Dies wäre eine unzulässige, mit Art. 103 Abs. 2 GG und § 3 OWiG nicht zu vereinbarende Ausdehnung der Bußgeldbewehrung. Zwar schließt Art. 103 Abs. 2 GG auch im Straf- und Ordnungswidrigkeitenrecht die (angesichts der Vielfältigkeit möglicher Fallgestaltungen unumgängliche) Verwendung auslegungsfähiger oder – bedürftiger Rechtsbegriffe nicht aus; die Auslegung solcher Begriffe findet jedoch im erkennbaren und (aus Sicht des betroffenen Verkehrsteilnehmers) verstehbaren, sich aus dem Wortlaut und dem Sinnzusammenhang ergebenden Wortsinn der Norm ihre Grenzen (BVerfGE 71, 114; BGHSt 4, 114; Tröndle/Fischer StGB 53. Aufl. § 1 Rn. 11). Deshalb verbietet sich eine ausdehnende Auslegung der oben unter (1) und (2) näher dargelegten Bußgeldtatbestände auf die vorliegende Fallkonstellation, da sie tatsächlich eine unzulässige Analogie zu Lasten des Betroffenen darstellen würde. Dies gilt auch für § 23 StVO, auch wenn dieser allgemein als Auffangtatbestand für anderweitig nicht normierte Pflichten eines Fahrzeugführers angesehen wird (vgl. Janiszewski/Jagow/Burmann Straßenverkehrsrecht 19. Aufl. § 23 StVO Rn. 1).
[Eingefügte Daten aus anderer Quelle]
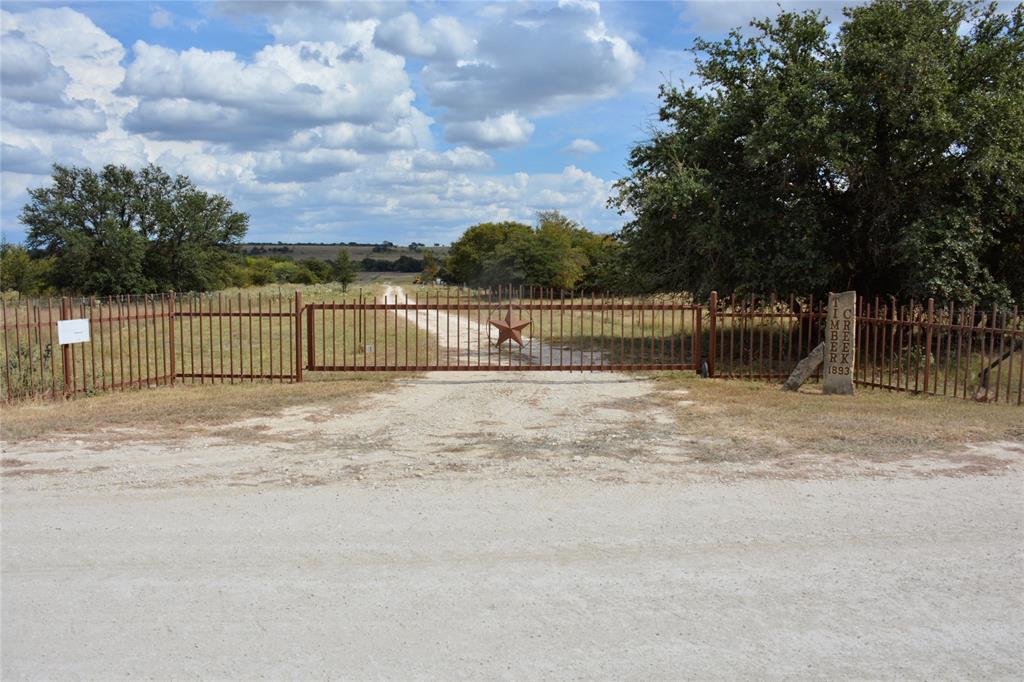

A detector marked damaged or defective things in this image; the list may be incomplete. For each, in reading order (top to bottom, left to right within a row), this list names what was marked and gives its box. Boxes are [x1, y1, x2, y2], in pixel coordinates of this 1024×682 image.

rusty iron gate [303, 286, 704, 372]
rusted star [489, 303, 532, 346]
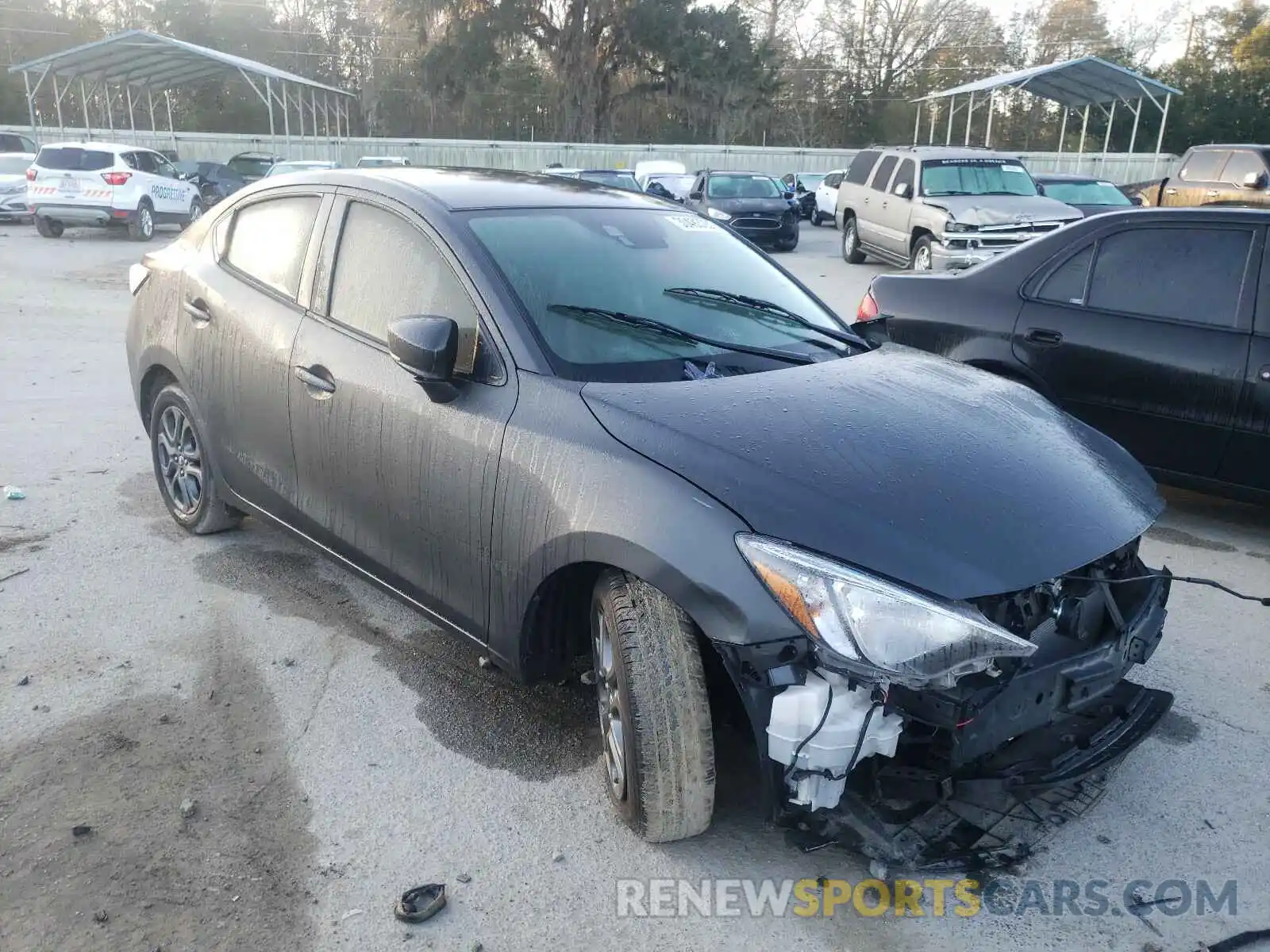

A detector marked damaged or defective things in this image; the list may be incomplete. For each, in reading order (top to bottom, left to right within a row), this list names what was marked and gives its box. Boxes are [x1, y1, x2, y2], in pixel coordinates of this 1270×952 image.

damaged gray sedan [126, 167, 1168, 868]
exposed front bumper structure [716, 543, 1168, 873]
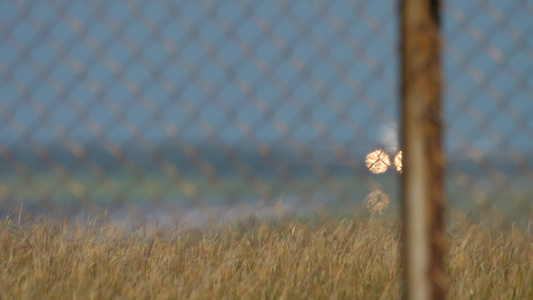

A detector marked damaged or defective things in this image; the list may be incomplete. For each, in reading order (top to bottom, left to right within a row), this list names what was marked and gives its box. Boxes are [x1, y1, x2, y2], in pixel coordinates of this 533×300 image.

rusty brown pole [400, 0, 444, 300]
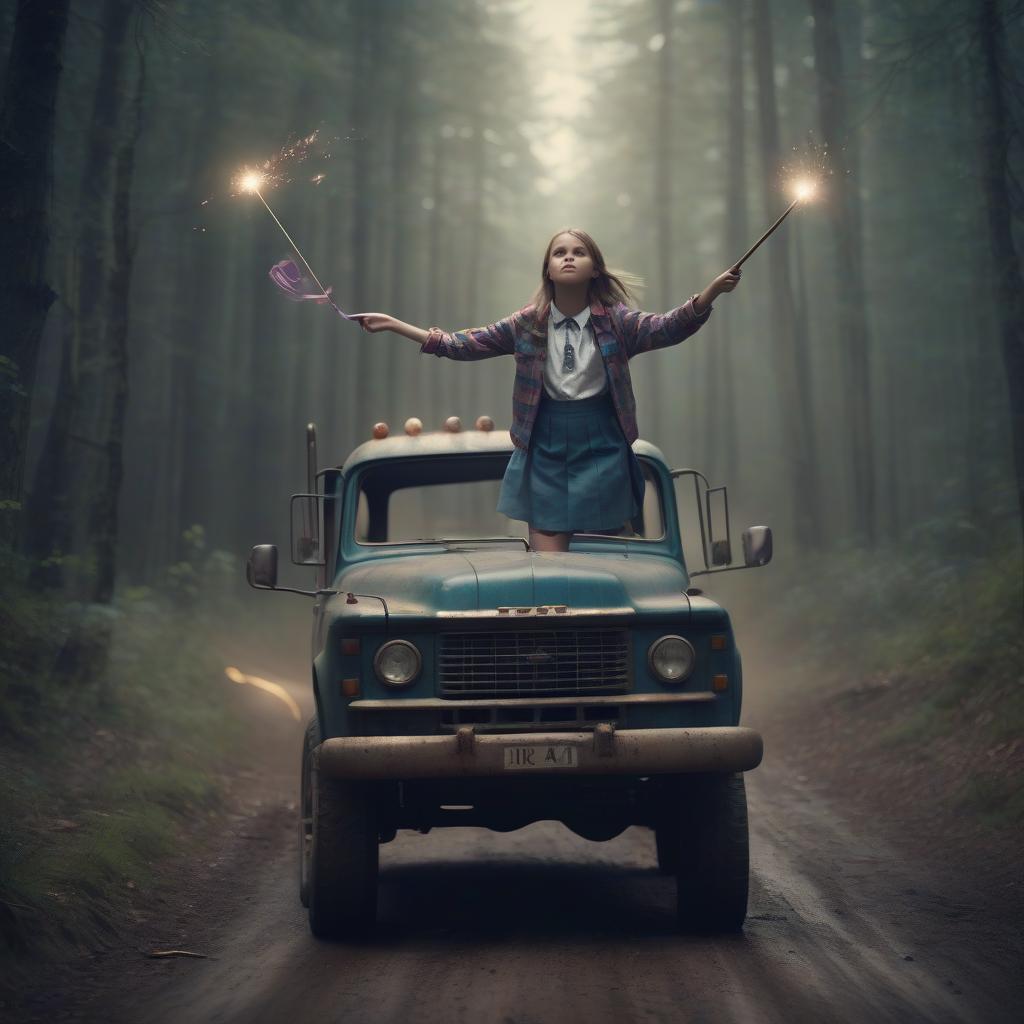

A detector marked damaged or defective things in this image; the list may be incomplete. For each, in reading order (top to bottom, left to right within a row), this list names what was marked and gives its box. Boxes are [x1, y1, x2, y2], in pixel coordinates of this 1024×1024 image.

rusty bumper [315, 724, 765, 778]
Auch die „Auffangfunktion“ lässt eine den Wortsinn überschreitende Auslegung nicht zu. Dabei ist es unerheblich, aus welchen Gründen der Gesetzgeber es unterlassen hat, im Straßenverkehrsrecht (anders als im Bereich der gesetzlichen Unfallversicherung) Anordnungen hinsichtlich des von einem Fahrzeugführer zu tragenden Schuhwerks zu erlassen. Die sich aus § 44 Abs. 2 BGV D29 ableitende Ordnungswidrigkeit ist bereits durch die Verweisung auf § 32 BGV D29 in ihrem personalen Anwendungsbereich ausdrücklich auf Unternehmer und Versicherte beschränkt, auf die sich (bei der konkreten Tätigkeit) der gesetzliche Unfallversicherungsschutz erstreckt. Eine entsprechende Anwendung auf außerhalb des Sozialversicherungsrechts liegende Fallkonstellationen ist unzulässig. Allein das vom Amtsgericht als naheliegend erachtete Bedürfnis, ein bestimmtes, als verkehrswidrig beurteiltes Verhalten zu unterbinden, kann eine Ahndung ohne entsprechenden gesetzlichen Tatbestand nicht stützen (BayObLG DAR 1979, 45).

III.

Auf die Rechtsbeschwerde des Betroffenen ist das angefochtene Urteil daher mit den ihm zugrunde liegenden Feststellungen aufzuheben (§ 353 StPO i.V.m. § 79 Abs. 3 Satz 1 OWiG). Die Sache ist zu neuer Entscheidung, auch über die Kosten des Rechtsbeschwerdeverfahrens, an das Amtsgericht zurückzuverweisen (§ 79 Abs. 6 OWiG). Eine eigene Sachentscheidung kann der Senat wegen der Möglichkeit weiterer Feststellungen zu § 2 Abs. 1 Satz 1 FeV und insbesondere zu §§ 209 Abs. 1 Nr. 1, 15 Abs. 1 SGB VII i.V.m. §§ 44 Abs. 2, 58 und 32 BGV D29 nicht treffen.